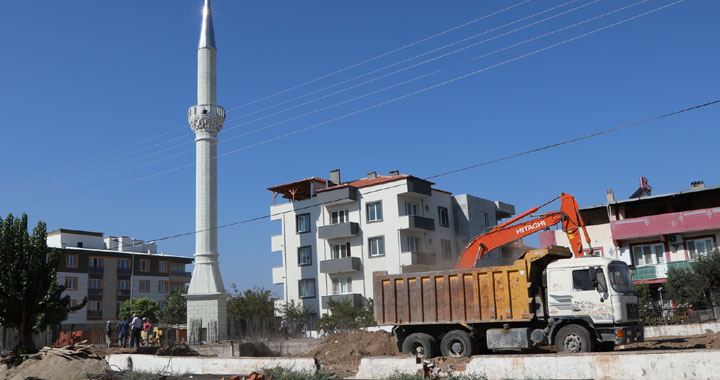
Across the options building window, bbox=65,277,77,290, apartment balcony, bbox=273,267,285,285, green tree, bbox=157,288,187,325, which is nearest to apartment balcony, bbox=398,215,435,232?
apartment balcony, bbox=273,267,285,285

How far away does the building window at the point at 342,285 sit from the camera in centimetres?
4741

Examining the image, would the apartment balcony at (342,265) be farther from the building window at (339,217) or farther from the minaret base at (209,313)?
the minaret base at (209,313)

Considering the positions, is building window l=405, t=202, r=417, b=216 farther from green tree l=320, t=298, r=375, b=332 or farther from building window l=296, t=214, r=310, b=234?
building window l=296, t=214, r=310, b=234

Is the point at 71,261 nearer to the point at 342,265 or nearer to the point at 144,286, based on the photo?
the point at 144,286

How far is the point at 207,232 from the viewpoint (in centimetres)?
3972

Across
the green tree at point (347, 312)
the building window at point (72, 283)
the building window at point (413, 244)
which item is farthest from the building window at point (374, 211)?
the building window at point (72, 283)

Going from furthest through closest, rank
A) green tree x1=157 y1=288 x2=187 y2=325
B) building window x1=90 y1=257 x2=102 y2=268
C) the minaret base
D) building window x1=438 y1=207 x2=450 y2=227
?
=======
--- Stated problem ---
Copy out every row above word for word, including the marked answers, but leave out the pictures.

--- Full response ---
Across the options building window, bbox=65,277,77,290, apartment balcony, bbox=273,267,285,285, green tree, bbox=157,288,187,325, which is nearest to apartment balcony, bbox=398,215,435,232?
apartment balcony, bbox=273,267,285,285

How far away does the building window at the point at 342,285 sit from the camera in centimetres?
4741

Examining the image, would the apartment balcony at (342,265) be farther from the building window at (339,217) or farther from the minaret base at (209,313)?
the minaret base at (209,313)

Considering the positions, is building window l=405, t=202, r=417, b=216 farther from green tree l=320, t=298, r=375, b=332 or farther from building window l=296, t=214, r=310, b=234?
building window l=296, t=214, r=310, b=234

Is the point at 71,261 nearer to the point at 342,265 or nearer to the point at 144,286, based on the photo?
the point at 144,286

How far is the point at 207,232 from the viewpoint (in centimetres)?
3972

Across
the green tree at point (347, 312)
the building window at point (72, 283)
the building window at point (413, 244)
which item is farthest from the building window at point (374, 211)?
the building window at point (72, 283)

Going from furthest through closest, rank
A) green tree x1=157 y1=288 x2=187 y2=325
B) building window x1=90 y1=257 x2=102 y2=268
C) the minaret base
D) building window x1=438 y1=207 x2=450 y2=227
?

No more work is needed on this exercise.